*Extrait du document:*

Commençons par
maugréer : on ne sait visiblement ni éditer ni relire un livre aux
éditions du Toucan. S’il s’agissait des mémoires de Miss France 1977, cela ne
prêterait pas à conséquence, mais reconnaissons que le fait est plus ennuyeux
lorsqu’il s’agit d’un ouvrage dont l’auteur, Roger Scruton, nous est présenté
comme « l’un des plus grands philosophes anglais du siècle », et dont
la traductrice et préfacière, Mme Laetitia Strauch-Bonart, ancienne élève de
l’Ecole Normale Supérieure est, nous dit-on encore, « spécialiste du
conservatisme britannique ».
Passons rapidement sur
les irritantes imperfections de l’édition : on ne compte pas les notes (de
la traductrice) se renvoyant les unes aux autres avec pour seule
indication : « voir note XX page XX » (avec la variante où le
premier XX saute, lorsque la page XX ne comporte qu’une seule
note) ; et, page 57, on relève un titre inconnu de Stefan Zweig, Le
Monde de demain (il s’agit évidemment d’une étourderie qui n’est pas
commise en note infrapaginale, où il est question de Die Welt von Gestern,
soit Le Monde d’hier).

*Données brutes:*
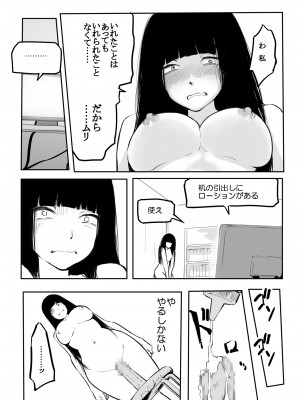 [風雲＂アライ＂だいき] こう見えて生えてます。[DL版]_105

*Exercices:*
A. Recopiez fidèlement le passage de la critique de l'ouvrage de Roger Scruton qui commence par « Passons rapidement sur » et se termine par « Le Monde d’hier). ».
B. Quelles personnes sont désignées par leur nom dans la critique de l'ouvrage de Roger Scruton ?
C. Poursuivez la critique de l'ouvrage de Roger Scruton à partir de sa dernière phrase.

*Réponses attendues:*
A.
Passons rapidement sur
les irritantes imperfections de l’édition : on ne compte pas les notes (de
la traductrice) se renvoyant les unes aux autres avec pour seule
indication : « voir note XX page XX » (avec la variante où le
premier XX saute, lorsque la page XX ne comporte qu’une seule
note) ; et, page 57, on relève un titre inconnu de Stefan Zweig, Le
Monde de demain (il s’agit évidemment d’une étourderie qui n’est pas
commise en note infrapaginale, où il est question de Die Welt von Gestern,
soit Le Monde d’hier).

B. Roger Scruton, Laetitia Strauch-Bonart, Stefan Zweig

C.
Quelques détails de
traduction sont un peu plus fâcheux : curieusement, tous ou presque
mettent en évidence l’apparente inculture religieuse de Mme Strauch-Bonart, ce
qui jette une ombre sur la compréhension de l’ensemble. Ainsi, page 16, il est
question des « lamentations de Jeremiah », là où Jérémie
s’imposait ; page 163, on lit « foi, espoir et charité »,
là où « foi, espérance et charité » tombait sous le
sens (cette énumération n’est pas fortuite, mais encore faut-il le savoir pour
traduire correctement le mot hope) ; et, page 215, voilà que
« l’histoire du Bon Samaritain [est] offerte en réponse à la
question : "Qui est mon voisin ?" », ce qui est un
contresens, la question étant « Qui est mon prochain ? »
et la réponse étant que ce n’est pas nécessairement mon voisin…
Ce sont des détails,
objectera-t-on[i],
mais ils ont leur importance, le propos de Roger Scruton entendant s’appuyer
sur un héritage, sinon spirituel, au moins moral et esthétique, imprégné de
christianisme.
Il faudra revenir
brièvement sur cet « héritage chrétien », notion délicate… Mais
penchons-nous d’abord sur ce qui fait l’intérêt de De l’urgence d’être
conservateur : en quelques mots, il s’agit d’exposer de manière
d’abord négative, puis positive, les raisons pour lesquelles dans divers
domaines (disons : moral, social, économique, environnemental, esthétique
et politique), le conservatisme est non seulement ce qu’il y a de mieux, mais
aussi une nécessité.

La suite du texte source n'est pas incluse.